--- begin ---
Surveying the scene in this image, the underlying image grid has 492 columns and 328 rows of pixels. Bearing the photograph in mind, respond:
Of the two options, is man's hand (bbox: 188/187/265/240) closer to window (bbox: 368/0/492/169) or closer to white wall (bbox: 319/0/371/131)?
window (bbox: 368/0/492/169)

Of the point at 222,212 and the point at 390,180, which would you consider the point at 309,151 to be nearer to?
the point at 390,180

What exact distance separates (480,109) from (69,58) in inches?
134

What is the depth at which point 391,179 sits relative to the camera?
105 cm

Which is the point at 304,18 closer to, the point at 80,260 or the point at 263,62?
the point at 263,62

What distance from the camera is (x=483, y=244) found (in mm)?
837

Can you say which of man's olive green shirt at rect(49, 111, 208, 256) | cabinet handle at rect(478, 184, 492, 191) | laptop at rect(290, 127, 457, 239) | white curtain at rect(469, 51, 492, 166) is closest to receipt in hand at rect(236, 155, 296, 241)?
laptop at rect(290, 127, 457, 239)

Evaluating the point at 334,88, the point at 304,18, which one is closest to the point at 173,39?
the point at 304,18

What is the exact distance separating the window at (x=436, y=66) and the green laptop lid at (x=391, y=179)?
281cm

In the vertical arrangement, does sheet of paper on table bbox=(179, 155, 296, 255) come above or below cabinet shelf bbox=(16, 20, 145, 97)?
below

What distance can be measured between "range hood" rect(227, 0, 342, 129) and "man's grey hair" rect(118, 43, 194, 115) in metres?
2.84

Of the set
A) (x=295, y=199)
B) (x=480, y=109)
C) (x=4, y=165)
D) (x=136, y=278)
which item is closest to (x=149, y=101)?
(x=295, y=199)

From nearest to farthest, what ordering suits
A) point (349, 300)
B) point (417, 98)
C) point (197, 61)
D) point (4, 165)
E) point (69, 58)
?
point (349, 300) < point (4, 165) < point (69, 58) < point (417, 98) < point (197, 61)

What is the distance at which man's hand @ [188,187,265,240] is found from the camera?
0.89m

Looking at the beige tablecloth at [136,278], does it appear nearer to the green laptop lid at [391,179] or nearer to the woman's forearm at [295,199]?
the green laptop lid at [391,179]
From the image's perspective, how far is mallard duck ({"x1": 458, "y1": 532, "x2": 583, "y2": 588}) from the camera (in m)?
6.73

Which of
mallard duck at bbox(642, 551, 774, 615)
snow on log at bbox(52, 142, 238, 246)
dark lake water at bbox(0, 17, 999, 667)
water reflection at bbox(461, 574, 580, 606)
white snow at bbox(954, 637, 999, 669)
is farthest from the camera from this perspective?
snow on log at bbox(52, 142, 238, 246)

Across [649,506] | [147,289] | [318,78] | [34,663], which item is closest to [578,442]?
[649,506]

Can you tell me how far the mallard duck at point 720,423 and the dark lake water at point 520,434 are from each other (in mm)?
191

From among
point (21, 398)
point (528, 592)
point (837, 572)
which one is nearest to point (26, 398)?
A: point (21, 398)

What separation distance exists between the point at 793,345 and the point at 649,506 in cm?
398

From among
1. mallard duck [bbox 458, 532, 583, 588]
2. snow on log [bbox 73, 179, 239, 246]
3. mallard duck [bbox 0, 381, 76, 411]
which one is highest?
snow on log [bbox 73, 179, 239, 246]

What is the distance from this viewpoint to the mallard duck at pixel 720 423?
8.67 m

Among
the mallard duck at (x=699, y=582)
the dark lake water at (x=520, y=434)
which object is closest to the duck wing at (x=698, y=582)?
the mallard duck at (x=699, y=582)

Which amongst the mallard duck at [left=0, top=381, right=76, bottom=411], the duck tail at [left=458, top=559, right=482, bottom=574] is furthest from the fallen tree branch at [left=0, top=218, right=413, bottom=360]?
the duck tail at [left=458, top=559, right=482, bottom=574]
--- end ---
Short task -> Transcribe every line of the items verbatim, starting with the line containing "Across [649,506] |" and continuing through the final line of the items, both ends included.

Correct response ->
Across [649,506] | [147,289] | [318,78] | [34,663], which item is closest to [578,442]?
[649,506]

Can you tell me how far the mallard duck at point 720,423 and the dark lake water at point 520,434 are from each other (in mm)?
191

From among
point (21, 398)
point (528, 592)
point (837, 572)
which one is nearest to point (26, 398)?
A: point (21, 398)

What separation distance exists between the point at 793,345 and the point at 649,506 in cm?
398

From among
1. mallard duck [bbox 458, 532, 583, 588]
2. snow on log [bbox 73, 179, 239, 246]
3. mallard duck [bbox 0, 381, 76, 411]
which one is highest?
snow on log [bbox 73, 179, 239, 246]

What is the distance from this viewpoint to the mallard duck at pixel 720 423?
8.67 m

Among
the mallard duck at (x=699, y=582)
the dark lake water at (x=520, y=434)
which object is closest to the duck wing at (x=698, y=582)?
the mallard duck at (x=699, y=582)

Which amongst the mallard duck at [left=0, top=381, right=76, bottom=411], the duck tail at [left=458, top=559, right=482, bottom=574] is furthest from the fallen tree branch at [left=0, top=218, right=413, bottom=360]?
the duck tail at [left=458, top=559, right=482, bottom=574]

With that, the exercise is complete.